[[ SOURCE DATA, beginning ]]
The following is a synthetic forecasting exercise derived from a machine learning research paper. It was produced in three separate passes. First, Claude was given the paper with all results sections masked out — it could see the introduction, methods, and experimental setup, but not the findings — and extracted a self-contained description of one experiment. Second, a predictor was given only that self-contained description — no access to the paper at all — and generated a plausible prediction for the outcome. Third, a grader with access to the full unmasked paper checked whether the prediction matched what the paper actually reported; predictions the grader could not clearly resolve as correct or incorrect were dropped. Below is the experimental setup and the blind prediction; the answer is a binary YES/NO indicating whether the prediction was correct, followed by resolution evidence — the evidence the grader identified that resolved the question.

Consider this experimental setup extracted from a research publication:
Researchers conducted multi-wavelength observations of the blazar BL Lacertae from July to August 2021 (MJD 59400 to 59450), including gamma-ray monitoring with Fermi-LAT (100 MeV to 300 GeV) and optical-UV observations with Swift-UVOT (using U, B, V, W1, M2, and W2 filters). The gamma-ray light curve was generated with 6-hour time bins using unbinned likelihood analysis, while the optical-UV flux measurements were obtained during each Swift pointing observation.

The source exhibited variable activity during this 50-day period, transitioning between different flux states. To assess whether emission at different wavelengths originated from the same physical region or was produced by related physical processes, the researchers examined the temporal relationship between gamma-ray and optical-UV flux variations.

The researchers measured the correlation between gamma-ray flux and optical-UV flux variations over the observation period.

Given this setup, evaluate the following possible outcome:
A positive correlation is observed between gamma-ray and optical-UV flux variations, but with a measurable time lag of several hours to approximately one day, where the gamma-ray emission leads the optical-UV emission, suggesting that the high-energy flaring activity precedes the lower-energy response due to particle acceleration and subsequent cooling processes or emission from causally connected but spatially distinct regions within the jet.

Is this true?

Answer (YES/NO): NO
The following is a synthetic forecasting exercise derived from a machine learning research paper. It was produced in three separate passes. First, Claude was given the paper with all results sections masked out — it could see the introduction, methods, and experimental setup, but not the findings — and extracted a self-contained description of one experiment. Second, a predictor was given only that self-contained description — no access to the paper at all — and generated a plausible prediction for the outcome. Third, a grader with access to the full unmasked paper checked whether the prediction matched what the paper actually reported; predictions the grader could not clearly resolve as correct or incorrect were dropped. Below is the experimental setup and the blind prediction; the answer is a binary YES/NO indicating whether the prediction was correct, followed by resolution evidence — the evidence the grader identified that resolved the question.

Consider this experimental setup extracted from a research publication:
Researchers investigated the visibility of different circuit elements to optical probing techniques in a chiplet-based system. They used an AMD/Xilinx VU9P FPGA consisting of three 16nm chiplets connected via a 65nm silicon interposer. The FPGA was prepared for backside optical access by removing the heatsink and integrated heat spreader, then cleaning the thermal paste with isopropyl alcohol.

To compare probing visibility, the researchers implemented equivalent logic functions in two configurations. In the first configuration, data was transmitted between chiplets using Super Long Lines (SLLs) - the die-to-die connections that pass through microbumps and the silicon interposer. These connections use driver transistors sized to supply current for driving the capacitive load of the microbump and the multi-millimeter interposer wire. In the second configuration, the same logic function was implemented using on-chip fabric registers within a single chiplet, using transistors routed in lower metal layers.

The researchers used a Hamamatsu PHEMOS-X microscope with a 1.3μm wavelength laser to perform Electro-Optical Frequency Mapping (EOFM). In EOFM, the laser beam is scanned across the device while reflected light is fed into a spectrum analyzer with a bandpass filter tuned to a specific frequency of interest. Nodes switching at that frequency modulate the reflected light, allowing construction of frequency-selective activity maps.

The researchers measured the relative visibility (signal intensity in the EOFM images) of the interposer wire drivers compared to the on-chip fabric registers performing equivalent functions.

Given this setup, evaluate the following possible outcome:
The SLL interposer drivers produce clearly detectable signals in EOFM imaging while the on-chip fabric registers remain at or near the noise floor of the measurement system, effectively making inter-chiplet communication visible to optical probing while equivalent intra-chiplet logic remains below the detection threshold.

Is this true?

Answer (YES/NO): NO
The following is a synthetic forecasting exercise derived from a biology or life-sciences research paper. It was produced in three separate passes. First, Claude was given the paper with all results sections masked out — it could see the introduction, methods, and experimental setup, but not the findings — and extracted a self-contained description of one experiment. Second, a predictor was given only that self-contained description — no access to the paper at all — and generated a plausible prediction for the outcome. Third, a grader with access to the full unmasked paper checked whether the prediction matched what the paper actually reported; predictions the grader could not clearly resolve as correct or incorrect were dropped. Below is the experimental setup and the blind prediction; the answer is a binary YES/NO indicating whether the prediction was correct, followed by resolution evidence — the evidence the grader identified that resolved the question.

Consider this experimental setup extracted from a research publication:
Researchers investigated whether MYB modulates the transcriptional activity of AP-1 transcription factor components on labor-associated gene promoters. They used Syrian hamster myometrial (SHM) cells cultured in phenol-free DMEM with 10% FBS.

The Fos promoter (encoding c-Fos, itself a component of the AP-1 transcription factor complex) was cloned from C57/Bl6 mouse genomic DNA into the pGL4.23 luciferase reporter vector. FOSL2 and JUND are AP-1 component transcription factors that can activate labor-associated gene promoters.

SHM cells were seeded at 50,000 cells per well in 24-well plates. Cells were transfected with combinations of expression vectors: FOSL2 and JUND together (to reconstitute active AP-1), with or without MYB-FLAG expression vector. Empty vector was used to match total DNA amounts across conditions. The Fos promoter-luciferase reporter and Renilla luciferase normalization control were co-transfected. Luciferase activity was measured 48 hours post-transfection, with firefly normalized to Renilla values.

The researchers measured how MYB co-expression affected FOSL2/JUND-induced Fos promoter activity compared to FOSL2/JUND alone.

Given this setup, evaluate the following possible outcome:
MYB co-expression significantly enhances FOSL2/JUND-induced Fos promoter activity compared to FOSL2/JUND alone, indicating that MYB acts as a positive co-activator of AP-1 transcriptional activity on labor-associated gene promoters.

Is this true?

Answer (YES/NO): YES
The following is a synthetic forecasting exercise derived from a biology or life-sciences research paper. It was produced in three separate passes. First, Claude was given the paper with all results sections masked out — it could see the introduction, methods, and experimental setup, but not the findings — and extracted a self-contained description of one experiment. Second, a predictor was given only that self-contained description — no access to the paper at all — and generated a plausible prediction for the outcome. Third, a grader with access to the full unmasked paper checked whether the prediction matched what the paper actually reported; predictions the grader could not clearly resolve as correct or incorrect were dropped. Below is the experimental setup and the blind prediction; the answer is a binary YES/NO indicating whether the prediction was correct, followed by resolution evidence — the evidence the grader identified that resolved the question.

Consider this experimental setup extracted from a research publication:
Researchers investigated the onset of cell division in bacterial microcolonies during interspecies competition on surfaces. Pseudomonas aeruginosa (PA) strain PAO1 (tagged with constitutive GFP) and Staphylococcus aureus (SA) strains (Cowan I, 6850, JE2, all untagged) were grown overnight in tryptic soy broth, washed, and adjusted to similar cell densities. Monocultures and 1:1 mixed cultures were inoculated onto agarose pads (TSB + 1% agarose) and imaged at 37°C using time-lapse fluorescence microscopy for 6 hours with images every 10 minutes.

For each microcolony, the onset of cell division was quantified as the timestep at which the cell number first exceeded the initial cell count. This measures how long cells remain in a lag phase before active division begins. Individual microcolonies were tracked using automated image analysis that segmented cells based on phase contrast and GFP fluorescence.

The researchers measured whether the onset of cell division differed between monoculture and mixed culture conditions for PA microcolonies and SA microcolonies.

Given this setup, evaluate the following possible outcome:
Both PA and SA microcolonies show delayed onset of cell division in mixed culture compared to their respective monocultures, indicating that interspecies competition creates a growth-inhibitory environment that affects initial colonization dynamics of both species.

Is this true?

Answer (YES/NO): NO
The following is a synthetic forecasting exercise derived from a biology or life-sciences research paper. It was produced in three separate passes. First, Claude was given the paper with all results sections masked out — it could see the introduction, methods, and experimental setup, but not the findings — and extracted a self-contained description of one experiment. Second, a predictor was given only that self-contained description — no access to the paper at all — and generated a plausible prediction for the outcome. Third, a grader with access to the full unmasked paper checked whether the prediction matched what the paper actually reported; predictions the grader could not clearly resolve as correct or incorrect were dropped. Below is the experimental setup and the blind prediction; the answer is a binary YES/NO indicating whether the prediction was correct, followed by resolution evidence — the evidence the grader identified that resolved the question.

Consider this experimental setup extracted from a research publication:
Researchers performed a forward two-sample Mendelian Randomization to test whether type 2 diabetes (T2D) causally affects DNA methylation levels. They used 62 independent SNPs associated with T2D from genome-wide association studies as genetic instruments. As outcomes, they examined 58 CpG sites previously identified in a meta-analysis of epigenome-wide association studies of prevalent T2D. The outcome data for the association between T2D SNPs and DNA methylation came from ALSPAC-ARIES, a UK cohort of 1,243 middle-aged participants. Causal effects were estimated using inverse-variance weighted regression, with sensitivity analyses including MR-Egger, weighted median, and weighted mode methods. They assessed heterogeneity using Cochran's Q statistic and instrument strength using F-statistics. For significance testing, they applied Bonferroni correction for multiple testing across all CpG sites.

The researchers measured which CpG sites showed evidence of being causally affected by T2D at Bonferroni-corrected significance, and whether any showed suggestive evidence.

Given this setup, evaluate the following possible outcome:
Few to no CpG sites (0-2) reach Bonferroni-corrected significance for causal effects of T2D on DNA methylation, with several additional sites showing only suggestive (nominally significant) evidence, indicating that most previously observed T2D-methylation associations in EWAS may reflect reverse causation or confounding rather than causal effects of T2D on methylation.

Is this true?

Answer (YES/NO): YES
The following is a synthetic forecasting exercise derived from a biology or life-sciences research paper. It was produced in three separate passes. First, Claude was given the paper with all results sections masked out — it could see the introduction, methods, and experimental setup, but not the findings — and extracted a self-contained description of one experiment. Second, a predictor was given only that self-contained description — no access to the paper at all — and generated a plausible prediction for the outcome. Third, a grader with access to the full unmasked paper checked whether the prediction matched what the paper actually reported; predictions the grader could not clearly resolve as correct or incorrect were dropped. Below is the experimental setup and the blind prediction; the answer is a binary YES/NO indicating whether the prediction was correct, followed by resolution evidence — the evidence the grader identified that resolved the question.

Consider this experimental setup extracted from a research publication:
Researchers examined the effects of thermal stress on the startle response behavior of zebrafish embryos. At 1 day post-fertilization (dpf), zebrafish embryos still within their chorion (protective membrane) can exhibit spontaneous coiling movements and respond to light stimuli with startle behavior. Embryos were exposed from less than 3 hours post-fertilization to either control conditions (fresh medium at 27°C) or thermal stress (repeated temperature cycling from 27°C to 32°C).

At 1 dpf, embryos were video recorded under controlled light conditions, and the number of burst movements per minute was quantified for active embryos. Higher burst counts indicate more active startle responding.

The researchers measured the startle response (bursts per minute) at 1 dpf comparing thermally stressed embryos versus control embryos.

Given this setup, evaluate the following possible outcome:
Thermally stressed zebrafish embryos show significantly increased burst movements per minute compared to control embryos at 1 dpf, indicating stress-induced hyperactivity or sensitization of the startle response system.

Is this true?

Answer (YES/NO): NO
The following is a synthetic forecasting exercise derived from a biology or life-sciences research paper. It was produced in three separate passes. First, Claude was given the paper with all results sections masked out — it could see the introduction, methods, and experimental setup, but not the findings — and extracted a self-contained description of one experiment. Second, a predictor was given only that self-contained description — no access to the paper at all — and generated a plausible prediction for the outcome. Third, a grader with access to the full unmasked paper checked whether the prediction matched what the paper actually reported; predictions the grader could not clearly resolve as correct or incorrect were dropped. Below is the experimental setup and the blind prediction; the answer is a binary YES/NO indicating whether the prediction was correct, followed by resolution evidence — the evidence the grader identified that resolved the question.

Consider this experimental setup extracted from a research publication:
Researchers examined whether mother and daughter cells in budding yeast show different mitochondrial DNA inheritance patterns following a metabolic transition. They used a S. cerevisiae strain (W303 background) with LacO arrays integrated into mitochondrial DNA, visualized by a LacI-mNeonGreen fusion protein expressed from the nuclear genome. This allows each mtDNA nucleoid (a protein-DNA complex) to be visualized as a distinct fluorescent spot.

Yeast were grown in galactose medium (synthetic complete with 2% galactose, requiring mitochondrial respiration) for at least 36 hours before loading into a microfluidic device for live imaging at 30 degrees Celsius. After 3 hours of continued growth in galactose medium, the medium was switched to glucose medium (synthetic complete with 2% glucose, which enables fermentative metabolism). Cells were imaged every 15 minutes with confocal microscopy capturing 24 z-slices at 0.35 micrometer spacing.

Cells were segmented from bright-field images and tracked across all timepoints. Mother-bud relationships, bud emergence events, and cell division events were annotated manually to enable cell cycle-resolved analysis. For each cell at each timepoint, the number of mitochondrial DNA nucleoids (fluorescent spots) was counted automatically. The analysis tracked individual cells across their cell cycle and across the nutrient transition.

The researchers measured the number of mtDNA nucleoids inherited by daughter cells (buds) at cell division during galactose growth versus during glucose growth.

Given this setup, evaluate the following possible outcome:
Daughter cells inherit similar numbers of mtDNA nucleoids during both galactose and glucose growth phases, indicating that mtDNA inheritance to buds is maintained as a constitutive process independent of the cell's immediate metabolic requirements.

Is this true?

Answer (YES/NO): NO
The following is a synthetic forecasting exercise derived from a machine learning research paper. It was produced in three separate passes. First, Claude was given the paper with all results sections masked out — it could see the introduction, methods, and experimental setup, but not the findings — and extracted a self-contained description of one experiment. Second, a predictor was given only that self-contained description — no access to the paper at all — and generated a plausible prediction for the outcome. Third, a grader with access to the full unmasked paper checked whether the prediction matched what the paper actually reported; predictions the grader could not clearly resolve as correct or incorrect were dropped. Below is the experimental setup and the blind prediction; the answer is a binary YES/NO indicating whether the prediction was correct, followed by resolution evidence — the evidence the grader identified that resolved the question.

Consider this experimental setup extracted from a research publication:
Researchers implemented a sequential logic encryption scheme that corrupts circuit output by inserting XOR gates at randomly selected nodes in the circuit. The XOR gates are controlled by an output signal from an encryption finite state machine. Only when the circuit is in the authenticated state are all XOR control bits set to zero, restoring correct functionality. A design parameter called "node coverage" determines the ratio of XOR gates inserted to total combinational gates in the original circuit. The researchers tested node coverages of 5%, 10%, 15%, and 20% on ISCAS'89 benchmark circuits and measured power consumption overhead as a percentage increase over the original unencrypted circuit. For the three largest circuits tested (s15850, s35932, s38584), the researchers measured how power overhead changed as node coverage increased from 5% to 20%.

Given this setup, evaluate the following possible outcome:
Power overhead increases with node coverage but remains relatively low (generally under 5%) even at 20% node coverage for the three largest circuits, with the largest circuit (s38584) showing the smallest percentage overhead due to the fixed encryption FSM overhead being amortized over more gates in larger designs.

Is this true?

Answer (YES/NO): NO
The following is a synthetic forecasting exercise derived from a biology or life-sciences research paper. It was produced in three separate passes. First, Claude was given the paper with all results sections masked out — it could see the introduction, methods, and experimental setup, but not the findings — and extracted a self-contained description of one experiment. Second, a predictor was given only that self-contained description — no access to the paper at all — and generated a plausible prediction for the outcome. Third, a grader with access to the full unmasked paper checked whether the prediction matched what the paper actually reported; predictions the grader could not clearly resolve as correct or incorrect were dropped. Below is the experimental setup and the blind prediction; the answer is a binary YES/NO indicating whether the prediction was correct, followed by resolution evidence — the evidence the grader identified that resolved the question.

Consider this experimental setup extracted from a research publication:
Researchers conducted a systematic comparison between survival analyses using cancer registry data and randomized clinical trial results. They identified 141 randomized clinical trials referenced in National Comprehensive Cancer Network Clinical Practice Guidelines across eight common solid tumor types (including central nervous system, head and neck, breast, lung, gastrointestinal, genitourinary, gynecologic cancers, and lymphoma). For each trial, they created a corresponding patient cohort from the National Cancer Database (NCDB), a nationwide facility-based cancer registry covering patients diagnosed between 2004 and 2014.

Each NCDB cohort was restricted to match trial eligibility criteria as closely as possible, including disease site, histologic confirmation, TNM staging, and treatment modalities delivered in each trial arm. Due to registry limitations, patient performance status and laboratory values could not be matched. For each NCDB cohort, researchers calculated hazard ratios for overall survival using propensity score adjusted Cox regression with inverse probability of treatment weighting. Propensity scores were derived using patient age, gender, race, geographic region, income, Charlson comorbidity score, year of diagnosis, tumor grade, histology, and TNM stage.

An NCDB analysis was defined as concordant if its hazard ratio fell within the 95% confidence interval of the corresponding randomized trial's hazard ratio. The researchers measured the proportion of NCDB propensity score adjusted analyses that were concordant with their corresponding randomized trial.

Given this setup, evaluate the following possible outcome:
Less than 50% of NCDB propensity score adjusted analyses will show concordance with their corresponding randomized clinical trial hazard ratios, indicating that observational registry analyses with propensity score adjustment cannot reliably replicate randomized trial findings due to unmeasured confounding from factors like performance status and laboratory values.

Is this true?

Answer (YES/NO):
[[ SOURCE DATA, end ]]
__PROBLEM REQUIREMENTS__
Lines holding the word "alone" in the records above: how many are there? Answer with the number only.

__OUTPUT BELOW__
2